In 1919 and 1920 courts of the United States decided that the land against which the water assessment has been made was an Indian reservation and that the Oneida Indians constituted a nation, tribe or band (United States v. Boylan, 256 F. 468, affd. 265 F. 165). In that case the United States District Court Judge wrote, in part (p. 488): “If the right to protection
exists at all, it ought to survive so long as a single Indian entitled thereto invokes it and remains on the reservation, and in my judgment it is entirely immaterial whether that reservation has been reduced from thousands of acres to one or one hundred acres.” In the same case the United States Circuit Court of Appeals, Second District, stated (p. 171): “Accordingly it has been held that it is for Congress to say when the tribal existence shall be deemed to have terminated, and Congress must so express its intent in relation thereto in clear terms. ’ ’
The proof submitted on this motion indicates that the Oneida Indian Reservation does now exist and that there is an Oneida Indian tribe.

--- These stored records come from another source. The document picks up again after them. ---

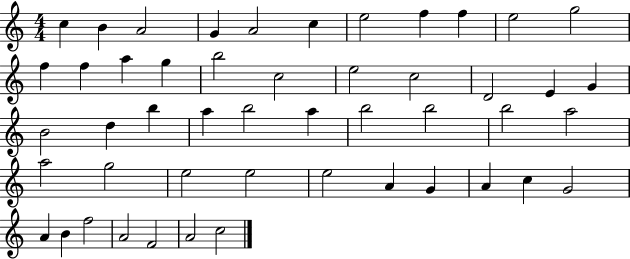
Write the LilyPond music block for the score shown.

{
  \clef treble
  \numericTimeSignature
  \time 4/4
  \key c \major
  c''4 b'4 a'2 | g'4 a'2 c''4 | e''2 f''4 f''4 | e''2 g''2 | \break f''4 f''4 a''4 g''4 | b''2 c''2 | e''2 c''2 | d'2 e'4 g'4 | \break b'2 d''4 b''4 | a''4 b''2 a''4 | b''2 b''2 | b''2 a''2 | \break a''2 g''2 | e''2 e''2 | e''2 a'4 g'4 | a'4 c''4 g'2 | \break a'4 b'4 f''2 | a'2 f'2 | a'2 c''2 | \bar "|."
}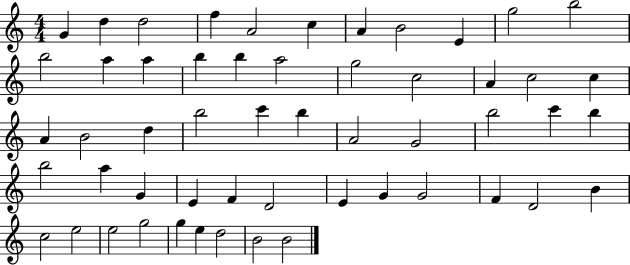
{
  \clef treble
  \numericTimeSignature
  \time 4/4
  \key c \major
  g'4 d''4 d''2 | f''4 a'2 c''4 | a'4 b'2 e'4 | g''2 b''2 | \break b''2 a''4 a''4 | b''4 b''4 a''2 | g''2 c''2 | a'4 c''2 c''4 | \break a'4 b'2 d''4 | b''2 c'''4 b''4 | a'2 g'2 | b''2 c'''4 b''4 | \break b''2 a''4 g'4 | e'4 f'4 d'2 | e'4 g'4 g'2 | f'4 d'2 b'4 | \break c''2 e''2 | e''2 g''2 | g''4 e''4 d''2 | b'2 b'2 | \break \bar "|."
}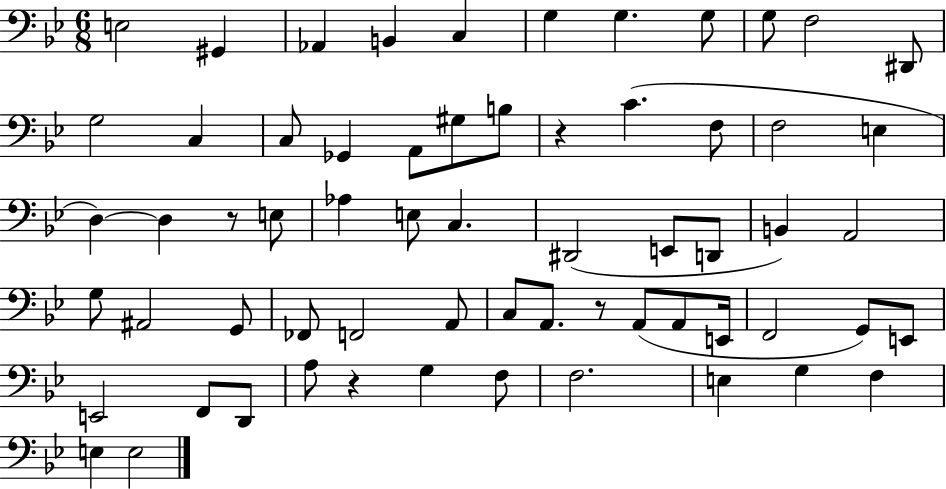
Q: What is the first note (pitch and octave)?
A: E3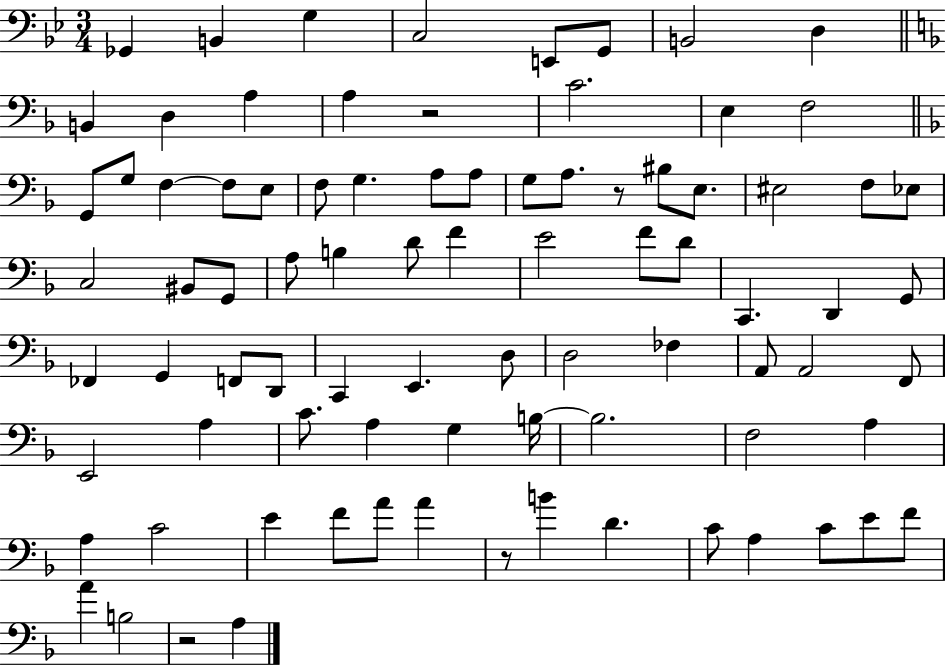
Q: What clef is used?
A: bass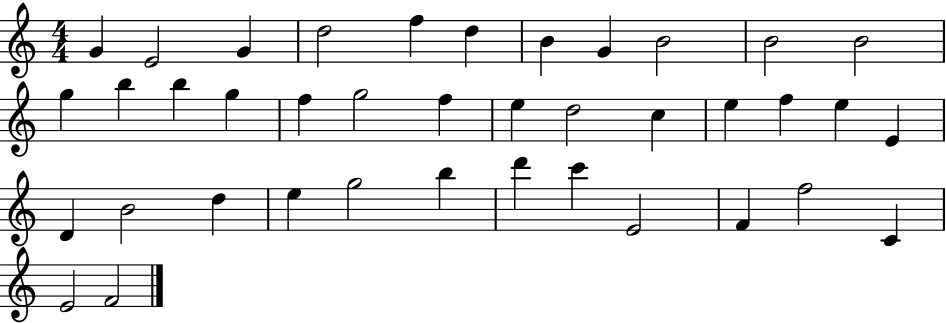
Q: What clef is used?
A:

The city contends the yearly charge against the real property is not a tax but an assessment. It matters not what label is put upon this annual charge; the controlling factor is the possible result of this annual charge. If this annual water charge is not paid, the city may add the amount to the delinquent tax list and eventually attempt to sell the reservation at a tax sale. To do so would be contrary to public policy and legislation, and thus it is determined the $48 annual assessment is a tax which the city may not levy on the Oneida Indian Reservation. This determination assures the continued territorial integrity of the reservation.

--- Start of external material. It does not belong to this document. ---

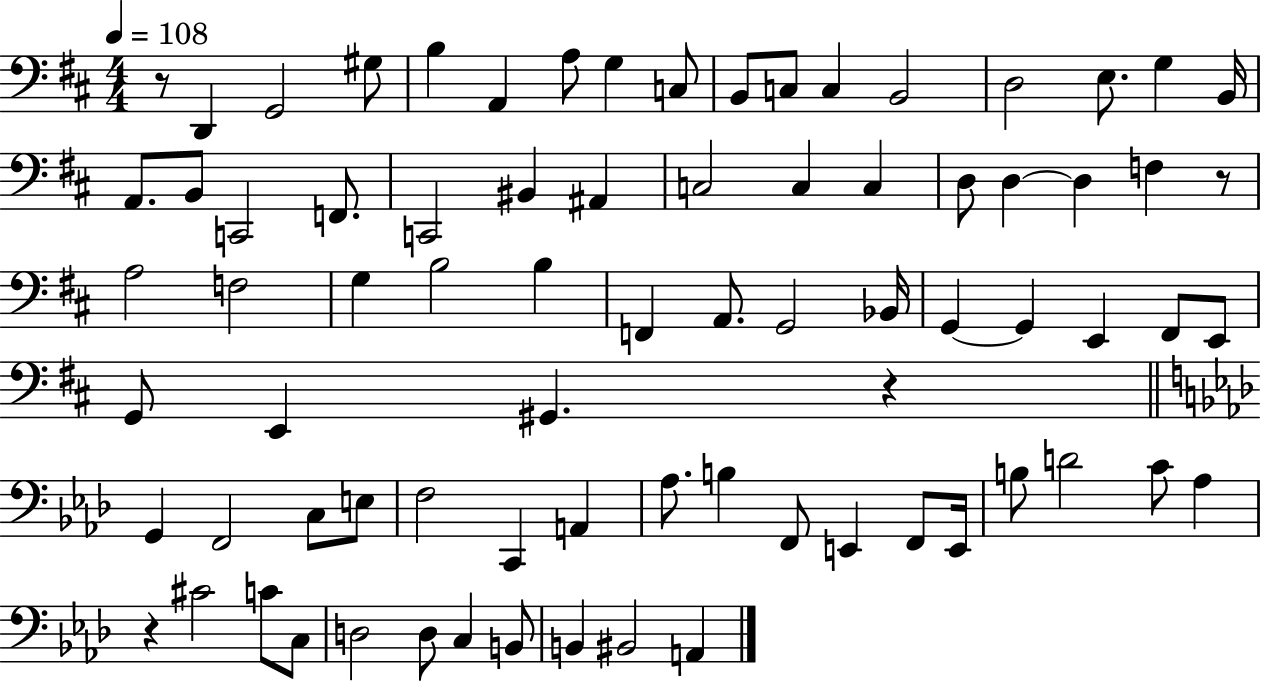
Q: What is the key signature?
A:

*1081Next to be considered is plaintiffs’ request that the city be prohibited from shutting off the water for nonpayment of the annual $48 water assessment. The only plaintiff who applied to the city for a supply of water was Mary Schenandoah. In her written application dated June 17, 1965 she agreed to pay for the bond issue and ‘ ‘ to comply with all the rules of the Water Department ”. There is nothing in the papers on this motion to establish that her application was made on behalf of the Oneida Indian tribe. Mrs. Schenandoah’s affidavits state the water was connected to ‘1 my residence ’ ’ and if it be shut off “ I will suffer immediate injury, to wit: the total loss of water ”. (Some other plaintiffs do state they get water by bucket from the Schenandoah residence.) However, the contract is between Mary Schenandoah and the city and it is she who personally agreed to pay for the “ bond issue ” and abide by the Water Department rules. Unless she does as she agreed the city is not obligated to continue to furnish a supply of water to her residence. This determination is a judicial refusal to relieve an individual plaintiff of the consequence of her refusal to abide by her personal contractual obligation.
Plaintiffs’ motion for partial summary judgment is directed only to their first cause of action. It should be granted to the extent of declaring the annual water assessment to be an invalid real property tax on the Oneida Indian Reservation. In all other respects it should be denied and defendants should be granted summary judgment dismissing on the merits that part of the first cause of action which in effect requests the city be restrained from shutting off the water supply to the Schenandoah residence located on the Oneida Indian Reservation for nonpayment of the annual water assessment of $48. (CPLR 3212, subd. [b].)
No motion has been addressed to the second cause of action which demands judgment declaring the West Road water main is located on the Oneida Indian Reservation. Plaintiffs’ request that this cause of action be severed should be granted.